Can you put the data below into a two-column CSV with the headers "text" and "answer"? Use one row for each item, wrap every field in quotes, and turn any line breaks inside a field into spaces.

Source data
#####

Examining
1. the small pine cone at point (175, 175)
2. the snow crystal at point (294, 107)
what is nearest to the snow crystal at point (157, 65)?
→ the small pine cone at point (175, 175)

#####

* _Result of the exercise_:
text,answer
"Examining 1. the small pine cone at point (175, 175) 2. the snow crystal at point (294, 107) what is nearest to the snow crystal at point (157, 65)?","→ the small pine cone at point (175, 175)"